Ancak salı akşamı, organizatörler, Gazze’ye yaklaşmadan çok önce “filoya eşlik eden fırkateynin katılımcılardan geri dönmelerini isteyeceğinin” söylendiğini açıkladılar. Medyaya yaptıkları açıklamada, “İtalya’nın yaptığı şey koruma değil, sabotaj ve misyonu baltalamaya yönelik bir girişimdir, çünkü gönüllüleri korumak yerine İsrail’in elinde bir araç olarak hareket etmektedir,” diye belirttiler.
İspanya hükümeti de benzer şekilde katılımcılardan gemilerini geri çevirmelerini istedi ve İsrail’in Gazze açıklarında ilan ettiği “yasak bölge”yi ihlal etmemeleri konusunda uyarıda bulundu.
Filoya yapılan saldırı, IDF’nin Gazze şehrine yönelik saldırılarını yoğunlaştırmasıyla aynı zamana denk geliyor. Son 24 saat içinde İsrail’in Gazze Şeridi’nde en az 73 kişiyi öldürdüğü, bunların çoğunun Gazze şehrinde olduğu bildirildi. Bu sayı, geçici mülteci barınağına dönüştürülmüş iki okulda ölen onlarca kişiyi de içeriyor.
Artan saldırılar, Netanyahu ve ABD Başkanı Donald Trump’ın bu hafta başında açıkladığı “barış planı“nın sahteliğini ortaya koymaktadır.
Plan, Hamas’ın ve Gazze’deki tüm silahlı Filistinli örgütlerin tamamen teslim olmasını talep ediyor ve Gazze’nin Trump ve İngiliz savaş suçlusu Tony Blair’in başını çektiği “geçiş” rejimi tarafından yönetilmesini öngörüyor.
Plan, Trump’ın bu yılın başlarında ABD’nin Gazze’yi ilhak edip “Riviera”ya dönüştüreceğini açıkladığı önerilerinin bariz unsurlarını içeriyor. Örneğin plan, “özel sermayeyi çekecek”, “yatırım portföylerini yönetecek” ve “yatırımcılara kolaylık sağlayacak” bir finans kurulu oluşturulmasını öngörüyor.
Planın açıklanmasından ve dünya çapında hükümetler tarafından övülmesinden kısa bir süre sonra Netanyahu, IDF’nin hiçbir koşulda Gazze’den ayrılmayacağını ilan eden İbranice bir video yayınladı. Başka bir ifadeyle, plan, Gazze’nin tüm emperyalist güçlerin dahil olduğu tam etnik temizliğine yönelik gelişmiş planın üzerine örtmektedir ve gerçekte onun parçasıdır.
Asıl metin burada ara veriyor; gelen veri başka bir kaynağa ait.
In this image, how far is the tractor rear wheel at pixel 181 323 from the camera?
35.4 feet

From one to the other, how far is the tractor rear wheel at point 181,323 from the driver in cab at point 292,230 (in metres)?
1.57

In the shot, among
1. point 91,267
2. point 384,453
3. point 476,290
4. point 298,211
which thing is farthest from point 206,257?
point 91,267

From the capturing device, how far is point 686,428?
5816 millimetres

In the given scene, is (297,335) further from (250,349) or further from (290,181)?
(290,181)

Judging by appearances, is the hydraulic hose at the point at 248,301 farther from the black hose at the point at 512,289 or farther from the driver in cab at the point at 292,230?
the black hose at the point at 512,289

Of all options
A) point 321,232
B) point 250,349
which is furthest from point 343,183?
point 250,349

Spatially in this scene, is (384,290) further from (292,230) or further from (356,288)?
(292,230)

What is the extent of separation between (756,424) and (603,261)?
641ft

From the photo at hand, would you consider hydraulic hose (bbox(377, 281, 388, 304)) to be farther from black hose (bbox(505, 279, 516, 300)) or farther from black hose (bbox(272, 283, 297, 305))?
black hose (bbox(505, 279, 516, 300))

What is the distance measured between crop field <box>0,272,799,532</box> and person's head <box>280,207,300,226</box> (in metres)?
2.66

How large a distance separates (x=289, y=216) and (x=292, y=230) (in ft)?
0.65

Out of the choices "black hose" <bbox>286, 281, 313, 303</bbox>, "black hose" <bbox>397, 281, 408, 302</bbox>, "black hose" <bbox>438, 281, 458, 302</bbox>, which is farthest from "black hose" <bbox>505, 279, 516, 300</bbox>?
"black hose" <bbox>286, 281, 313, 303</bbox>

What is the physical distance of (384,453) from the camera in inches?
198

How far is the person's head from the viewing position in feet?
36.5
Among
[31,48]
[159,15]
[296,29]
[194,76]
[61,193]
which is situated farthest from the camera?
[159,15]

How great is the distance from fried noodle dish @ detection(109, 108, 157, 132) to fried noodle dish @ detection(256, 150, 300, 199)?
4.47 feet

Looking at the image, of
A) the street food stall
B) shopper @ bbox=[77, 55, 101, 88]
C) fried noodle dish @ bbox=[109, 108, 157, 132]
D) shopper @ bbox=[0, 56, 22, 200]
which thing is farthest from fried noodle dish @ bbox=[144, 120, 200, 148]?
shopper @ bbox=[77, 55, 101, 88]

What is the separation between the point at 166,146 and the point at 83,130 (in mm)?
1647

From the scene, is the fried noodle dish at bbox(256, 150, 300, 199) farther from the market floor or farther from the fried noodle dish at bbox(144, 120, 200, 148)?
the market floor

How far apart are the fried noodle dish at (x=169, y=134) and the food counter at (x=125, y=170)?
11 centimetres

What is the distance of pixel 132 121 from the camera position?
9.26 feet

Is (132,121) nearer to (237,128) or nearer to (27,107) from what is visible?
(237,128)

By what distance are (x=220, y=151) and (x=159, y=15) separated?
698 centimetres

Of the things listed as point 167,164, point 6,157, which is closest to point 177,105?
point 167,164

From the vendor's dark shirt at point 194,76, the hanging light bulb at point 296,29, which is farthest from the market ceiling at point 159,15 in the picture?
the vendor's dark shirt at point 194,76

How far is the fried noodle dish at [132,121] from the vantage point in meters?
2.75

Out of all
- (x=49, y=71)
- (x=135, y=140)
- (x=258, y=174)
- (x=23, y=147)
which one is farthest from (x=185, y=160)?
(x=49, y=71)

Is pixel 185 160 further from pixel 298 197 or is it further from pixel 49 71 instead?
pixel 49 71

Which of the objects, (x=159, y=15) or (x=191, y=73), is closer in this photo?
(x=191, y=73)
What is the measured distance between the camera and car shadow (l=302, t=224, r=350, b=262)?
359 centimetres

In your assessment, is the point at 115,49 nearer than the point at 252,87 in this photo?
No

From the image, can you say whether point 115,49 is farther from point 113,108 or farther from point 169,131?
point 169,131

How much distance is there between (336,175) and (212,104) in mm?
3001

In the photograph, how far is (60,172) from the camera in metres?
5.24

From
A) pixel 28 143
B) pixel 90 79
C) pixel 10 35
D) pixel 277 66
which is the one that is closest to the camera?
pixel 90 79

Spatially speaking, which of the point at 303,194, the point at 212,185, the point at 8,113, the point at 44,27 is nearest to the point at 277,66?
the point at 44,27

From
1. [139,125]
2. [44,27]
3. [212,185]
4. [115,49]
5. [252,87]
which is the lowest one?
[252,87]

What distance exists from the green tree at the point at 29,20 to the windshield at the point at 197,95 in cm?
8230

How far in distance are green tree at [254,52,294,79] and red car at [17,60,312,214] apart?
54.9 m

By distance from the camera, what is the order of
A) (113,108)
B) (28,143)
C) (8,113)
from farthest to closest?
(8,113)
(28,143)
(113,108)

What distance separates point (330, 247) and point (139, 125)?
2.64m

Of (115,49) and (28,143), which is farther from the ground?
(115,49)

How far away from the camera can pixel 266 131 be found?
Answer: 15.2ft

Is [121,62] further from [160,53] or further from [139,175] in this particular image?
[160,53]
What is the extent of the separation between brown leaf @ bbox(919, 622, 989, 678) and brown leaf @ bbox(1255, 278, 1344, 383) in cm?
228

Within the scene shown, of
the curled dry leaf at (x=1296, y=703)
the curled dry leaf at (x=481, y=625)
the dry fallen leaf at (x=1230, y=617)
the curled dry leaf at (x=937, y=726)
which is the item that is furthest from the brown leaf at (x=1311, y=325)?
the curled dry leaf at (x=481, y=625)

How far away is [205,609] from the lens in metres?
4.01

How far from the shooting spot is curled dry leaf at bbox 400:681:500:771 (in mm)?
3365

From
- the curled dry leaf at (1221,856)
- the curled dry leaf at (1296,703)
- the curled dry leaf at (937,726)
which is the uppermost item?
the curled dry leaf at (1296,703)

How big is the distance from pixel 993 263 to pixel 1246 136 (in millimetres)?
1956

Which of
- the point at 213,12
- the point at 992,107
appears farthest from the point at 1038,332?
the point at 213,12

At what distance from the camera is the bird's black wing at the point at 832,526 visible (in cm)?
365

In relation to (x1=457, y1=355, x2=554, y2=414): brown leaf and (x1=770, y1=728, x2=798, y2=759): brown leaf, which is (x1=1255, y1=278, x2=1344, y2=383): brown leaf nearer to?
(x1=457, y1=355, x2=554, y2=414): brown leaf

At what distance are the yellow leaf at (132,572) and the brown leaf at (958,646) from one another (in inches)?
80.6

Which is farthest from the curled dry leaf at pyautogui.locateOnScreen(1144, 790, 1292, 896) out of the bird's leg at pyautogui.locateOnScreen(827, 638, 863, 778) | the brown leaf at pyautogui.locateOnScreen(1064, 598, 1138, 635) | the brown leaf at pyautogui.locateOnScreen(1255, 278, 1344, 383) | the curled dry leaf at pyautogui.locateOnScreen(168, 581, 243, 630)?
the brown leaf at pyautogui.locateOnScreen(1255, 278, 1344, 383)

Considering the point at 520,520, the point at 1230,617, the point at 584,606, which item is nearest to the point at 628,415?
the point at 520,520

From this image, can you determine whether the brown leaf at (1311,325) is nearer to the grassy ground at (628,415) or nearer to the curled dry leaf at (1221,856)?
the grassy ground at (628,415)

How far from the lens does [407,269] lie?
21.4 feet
Son gelişmeler, protestoların, ne kadar cesur olurlarsa olsun, devam eden savaş suçlarını durdurmak için yetersiz olduğunu ortaya koymaktadır.
İşçi sınıfının bağımsız gücü, emperyalist-Siyonist savaş makinesine yönelik tüm askeri tedarikleri durdurmayı amaçlayan grevler ve endüstriyel eylemler de dahil olmak üzere, harekete geçirilmelidir. Bu, barbarlığa ve savaşa sürüklenen kapitalist sisteme karşı, işçi sınıfını küresel ölçekte birleştiren uluslararası bir savaş karşıtı hareketin gelişiminin bir parçası olmalıdır.